Le savoir de la childa

Pour la guider sur la voie qu’elle s’était choisie, la childa qui l’avait liée aux dieux lors du rituel du premier été saurait l’aider. Elle seule, ou sa légataire, possédait le pouvoir d’ouïr le désir des immortels à l’égard de l’être ciblé. Dès que Mazy l’avait compris, elle s’était empressée de rallier le village qui l’avait vu sortir du corps de sa mère.

Désormais face à la peau qui servait de rideau, la femme hésitait. Le but qu’elle s’était choisi serait-il accepté des dieux ? La voie vers Ourkess existait-elle ? La mâchoire serrée, Mazy persistait à fixer les poils beiges du cuir accroché à la porte. Sa hardiesse l’avait aidée à braver les hommes, le froid, la pluie et la faim depuis dix jours. Mais ici, face à cette bouche velue, sa visée oscillait.

« Tu peux approcher. »

La voix calme de la childa réveilla sa soif de gloire. Mazy redressa la tête, prête à tout. Peu importait si le trajet jusqu’au dieu de la guerre la forçait à défaire la totalité de ses soldats, ou à recevoir les assauts des déités. Le feu et la glace, la foudre et la terre, la vie et la mort. Elle les braverait, les surpasserait. Elle résisterait et triompherait ! Le regard sûr, elle attrapa le bout de cuir et se faufila sous l’abri.

L’odeur oubliée, composée de terre cuite, d’épices, de putridité, raviva les traces de rituels passés. À travers l’obscurité combattue par de rares bougies, et la fumée qui voletait, Mazy aperçut la messagère des dieux, assise là, affairée à jeter des os. Protégée par de vieilles fripes, sa silhouette paraissait plus squelettique que sa mémoire la laissait vivre. Toutefois, le fatras de grigris et autres objets occultes qui cliquetait partout sur elle s’était accru. Du peu du visage que Mazy voyait, elle réalisa que l’âge avait agi. Des rides, des tâches. Mais toujours la même lueur. L’habituel tissu recouvrait sa bouche, où celle des dieux était figurée.

« Vous saviez…

– Que tu approchais ? »

Le sourire de la childa apparut sur ses traits malgré le voile.

« Rester paralysée comme tu l’as fait suffisait à te révéler. Pour ce qui est de savoir que Mazy se cachait derrière cette peur, te voici. Cela dit, je sais pourquoi tu es là, poursuivit-elle avec douceur. »

Elle leva des yeux bleu gris, riches du savoir prophétique. Le calme s’y mêlait à la tristesse, presque éperdue.

« Je refusais peut-être de croire que tu étais le prélude de ce qui risque de se produire. Mazy, je t’adjure de rétablir ta route. Ourkess a certes fait peu de cas de ta bravade, mais elle fut écoutée par d’autres, avec beaucoup de curiosité. Elle t’apportera le malheur et l’hostilité des hommes et femmes. Déjà le choix que tu as fait se propage. Tu sèmes ta propre perte. »

L’accalmie qui suivit permit aux deux femmes de réfléchir à la multitude de ricochets que pouvait créer la pierre de Mazy sur le rivage des âmes.

– Alors je suis sur la voie, taillada la guerrière. Childa, guide-moi, je dois épouser Ourkess !

– Je refuse, c’est impossible, s’excusa-t-elle presque. Tu restes aveugle à tout ce que peut provoquer ta fierté.
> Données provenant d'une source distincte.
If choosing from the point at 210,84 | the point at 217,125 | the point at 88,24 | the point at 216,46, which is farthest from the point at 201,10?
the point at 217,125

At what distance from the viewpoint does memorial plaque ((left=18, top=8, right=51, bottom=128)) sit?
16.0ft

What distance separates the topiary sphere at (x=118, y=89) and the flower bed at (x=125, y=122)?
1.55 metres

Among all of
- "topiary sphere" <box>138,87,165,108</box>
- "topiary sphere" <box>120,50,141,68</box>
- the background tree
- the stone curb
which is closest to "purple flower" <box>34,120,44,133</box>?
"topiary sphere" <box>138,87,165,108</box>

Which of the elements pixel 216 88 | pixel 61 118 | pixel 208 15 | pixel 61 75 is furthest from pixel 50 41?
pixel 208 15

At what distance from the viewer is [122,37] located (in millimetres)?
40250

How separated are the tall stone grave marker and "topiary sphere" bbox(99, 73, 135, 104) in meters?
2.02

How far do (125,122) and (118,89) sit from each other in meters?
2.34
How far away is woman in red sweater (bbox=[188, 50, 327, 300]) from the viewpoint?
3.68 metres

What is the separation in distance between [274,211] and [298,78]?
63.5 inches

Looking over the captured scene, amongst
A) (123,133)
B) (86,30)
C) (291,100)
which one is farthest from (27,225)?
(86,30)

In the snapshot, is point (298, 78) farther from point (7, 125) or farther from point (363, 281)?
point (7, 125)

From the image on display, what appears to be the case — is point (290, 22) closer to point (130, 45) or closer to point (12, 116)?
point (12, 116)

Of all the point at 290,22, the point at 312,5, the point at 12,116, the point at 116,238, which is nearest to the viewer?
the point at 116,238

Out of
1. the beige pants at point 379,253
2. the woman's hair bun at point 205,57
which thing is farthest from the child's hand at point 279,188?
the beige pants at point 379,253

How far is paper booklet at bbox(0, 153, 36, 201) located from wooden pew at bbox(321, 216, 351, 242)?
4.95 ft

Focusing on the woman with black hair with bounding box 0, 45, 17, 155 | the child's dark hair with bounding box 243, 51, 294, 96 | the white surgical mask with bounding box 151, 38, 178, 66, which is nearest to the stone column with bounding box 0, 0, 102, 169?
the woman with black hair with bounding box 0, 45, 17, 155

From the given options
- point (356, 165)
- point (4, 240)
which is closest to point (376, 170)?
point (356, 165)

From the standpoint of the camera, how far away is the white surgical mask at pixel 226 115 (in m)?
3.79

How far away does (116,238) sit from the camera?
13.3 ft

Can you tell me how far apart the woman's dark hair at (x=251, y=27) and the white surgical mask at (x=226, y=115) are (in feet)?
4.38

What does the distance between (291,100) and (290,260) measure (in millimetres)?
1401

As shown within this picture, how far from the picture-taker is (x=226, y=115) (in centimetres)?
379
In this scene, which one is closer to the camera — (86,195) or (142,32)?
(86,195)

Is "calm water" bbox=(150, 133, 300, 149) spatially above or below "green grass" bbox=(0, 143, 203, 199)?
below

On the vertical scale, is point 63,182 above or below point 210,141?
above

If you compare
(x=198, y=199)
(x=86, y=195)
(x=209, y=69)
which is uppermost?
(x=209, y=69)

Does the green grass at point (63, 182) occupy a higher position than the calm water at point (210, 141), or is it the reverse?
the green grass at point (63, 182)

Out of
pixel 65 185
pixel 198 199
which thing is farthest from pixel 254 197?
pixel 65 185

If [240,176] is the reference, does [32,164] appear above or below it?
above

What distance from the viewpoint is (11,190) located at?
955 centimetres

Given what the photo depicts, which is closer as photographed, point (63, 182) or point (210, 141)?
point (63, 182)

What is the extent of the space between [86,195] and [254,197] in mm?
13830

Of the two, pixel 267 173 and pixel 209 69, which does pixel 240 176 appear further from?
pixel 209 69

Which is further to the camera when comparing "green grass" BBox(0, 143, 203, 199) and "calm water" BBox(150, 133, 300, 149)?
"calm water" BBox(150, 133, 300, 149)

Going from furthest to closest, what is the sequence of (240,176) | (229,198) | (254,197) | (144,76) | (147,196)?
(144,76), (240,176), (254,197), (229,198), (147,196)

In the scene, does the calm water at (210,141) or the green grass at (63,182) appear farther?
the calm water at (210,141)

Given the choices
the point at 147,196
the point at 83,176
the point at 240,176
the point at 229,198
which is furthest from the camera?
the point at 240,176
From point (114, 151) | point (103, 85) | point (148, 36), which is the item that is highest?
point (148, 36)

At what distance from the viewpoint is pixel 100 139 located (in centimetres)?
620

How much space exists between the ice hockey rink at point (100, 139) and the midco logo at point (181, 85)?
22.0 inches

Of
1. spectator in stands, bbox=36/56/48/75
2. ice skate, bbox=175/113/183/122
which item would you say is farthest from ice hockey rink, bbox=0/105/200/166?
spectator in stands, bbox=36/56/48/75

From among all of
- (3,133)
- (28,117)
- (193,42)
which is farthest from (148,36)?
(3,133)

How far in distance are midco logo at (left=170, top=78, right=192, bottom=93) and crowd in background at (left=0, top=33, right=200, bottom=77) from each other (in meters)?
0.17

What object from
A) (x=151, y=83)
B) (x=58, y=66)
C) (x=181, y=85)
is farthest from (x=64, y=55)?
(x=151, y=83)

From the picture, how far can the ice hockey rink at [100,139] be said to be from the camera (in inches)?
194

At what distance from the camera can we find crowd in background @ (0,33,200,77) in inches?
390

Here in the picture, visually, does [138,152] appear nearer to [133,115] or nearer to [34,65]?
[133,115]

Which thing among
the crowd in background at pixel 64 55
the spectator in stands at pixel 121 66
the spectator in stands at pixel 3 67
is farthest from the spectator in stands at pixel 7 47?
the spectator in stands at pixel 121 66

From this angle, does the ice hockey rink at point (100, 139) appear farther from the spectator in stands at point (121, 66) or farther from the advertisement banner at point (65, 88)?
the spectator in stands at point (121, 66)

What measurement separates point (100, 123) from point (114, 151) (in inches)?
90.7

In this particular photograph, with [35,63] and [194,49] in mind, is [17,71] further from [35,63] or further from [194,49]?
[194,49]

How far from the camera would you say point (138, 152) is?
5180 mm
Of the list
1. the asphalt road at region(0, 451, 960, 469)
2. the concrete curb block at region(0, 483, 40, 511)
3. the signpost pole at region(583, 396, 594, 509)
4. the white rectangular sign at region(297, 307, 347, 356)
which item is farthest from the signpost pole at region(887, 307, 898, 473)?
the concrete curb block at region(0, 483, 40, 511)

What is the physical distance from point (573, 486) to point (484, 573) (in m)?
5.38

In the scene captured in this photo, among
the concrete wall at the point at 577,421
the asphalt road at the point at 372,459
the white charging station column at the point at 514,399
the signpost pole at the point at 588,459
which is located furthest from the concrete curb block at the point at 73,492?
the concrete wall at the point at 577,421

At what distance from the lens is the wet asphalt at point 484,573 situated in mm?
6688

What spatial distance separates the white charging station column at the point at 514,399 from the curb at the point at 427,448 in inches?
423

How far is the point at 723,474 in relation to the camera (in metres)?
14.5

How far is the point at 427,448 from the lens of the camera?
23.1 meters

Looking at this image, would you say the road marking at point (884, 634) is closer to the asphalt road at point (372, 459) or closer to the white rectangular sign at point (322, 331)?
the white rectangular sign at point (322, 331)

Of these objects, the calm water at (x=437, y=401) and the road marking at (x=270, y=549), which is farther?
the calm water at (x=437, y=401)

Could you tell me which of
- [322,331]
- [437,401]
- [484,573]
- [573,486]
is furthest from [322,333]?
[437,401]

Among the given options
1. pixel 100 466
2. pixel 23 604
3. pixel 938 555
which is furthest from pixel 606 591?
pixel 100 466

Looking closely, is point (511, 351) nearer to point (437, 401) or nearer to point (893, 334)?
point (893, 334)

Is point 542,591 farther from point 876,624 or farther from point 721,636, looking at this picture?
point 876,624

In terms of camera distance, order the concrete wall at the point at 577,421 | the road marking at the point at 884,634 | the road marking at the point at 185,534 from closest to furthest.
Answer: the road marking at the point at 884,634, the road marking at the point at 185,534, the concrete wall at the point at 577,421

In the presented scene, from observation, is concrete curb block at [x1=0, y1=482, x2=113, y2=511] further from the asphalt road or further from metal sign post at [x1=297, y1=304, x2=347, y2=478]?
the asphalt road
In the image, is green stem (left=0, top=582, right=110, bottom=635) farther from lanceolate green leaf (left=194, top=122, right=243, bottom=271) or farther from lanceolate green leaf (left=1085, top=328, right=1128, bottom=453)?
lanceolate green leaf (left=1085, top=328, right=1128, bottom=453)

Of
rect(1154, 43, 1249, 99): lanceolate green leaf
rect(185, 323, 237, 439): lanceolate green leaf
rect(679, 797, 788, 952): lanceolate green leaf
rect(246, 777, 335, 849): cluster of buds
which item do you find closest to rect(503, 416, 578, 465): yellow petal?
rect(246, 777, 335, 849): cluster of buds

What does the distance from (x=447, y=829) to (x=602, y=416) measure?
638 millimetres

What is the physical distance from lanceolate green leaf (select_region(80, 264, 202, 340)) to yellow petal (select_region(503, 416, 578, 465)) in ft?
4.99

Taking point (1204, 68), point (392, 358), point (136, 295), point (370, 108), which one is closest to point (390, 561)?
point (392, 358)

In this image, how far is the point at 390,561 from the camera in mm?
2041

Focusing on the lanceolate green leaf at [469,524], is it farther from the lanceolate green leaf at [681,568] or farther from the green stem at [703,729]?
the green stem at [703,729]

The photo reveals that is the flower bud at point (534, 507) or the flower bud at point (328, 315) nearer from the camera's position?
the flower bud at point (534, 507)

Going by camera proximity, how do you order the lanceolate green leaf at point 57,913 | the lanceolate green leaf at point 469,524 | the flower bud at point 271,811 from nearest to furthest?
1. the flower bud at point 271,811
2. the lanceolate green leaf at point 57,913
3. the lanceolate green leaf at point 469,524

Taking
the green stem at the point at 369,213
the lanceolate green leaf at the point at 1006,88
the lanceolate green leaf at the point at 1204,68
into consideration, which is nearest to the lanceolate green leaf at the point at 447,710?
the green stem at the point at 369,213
– Elle peut apporter quelque chose, sourit-elle, rêveuse.

– S’il te plaît, cesse cette frivolité, et essaie de réaliser ce que tu amorces.

– Tu persistes à m’aider, childa, je te remercie.

– C’est faux ! Écoute-moi, Mazy ! »

Le regard de la femme à la bouche voilée mua. Il se durcit, comme s’il s’apprêtait à fouetter sa cible.

– « Mazy…

– Oublie ça, la coupa la guerrière avec douceur, j’agirai seule, comme je l’ai toujours fait. Je réalise qu’espérer l’aide de celle qui adresse la parole des dieux était stupide. Tu te trouves sous leur tutelle, et tout appui de ta part serait jugé comme forfaiture. Je respecterai ta place, tout comme je respecterai mes choix. Celui-ci plus que jamais. »

Sur ce, Mazy salua la childa avec tout l’égard qui lui était dû et quitta les lieux.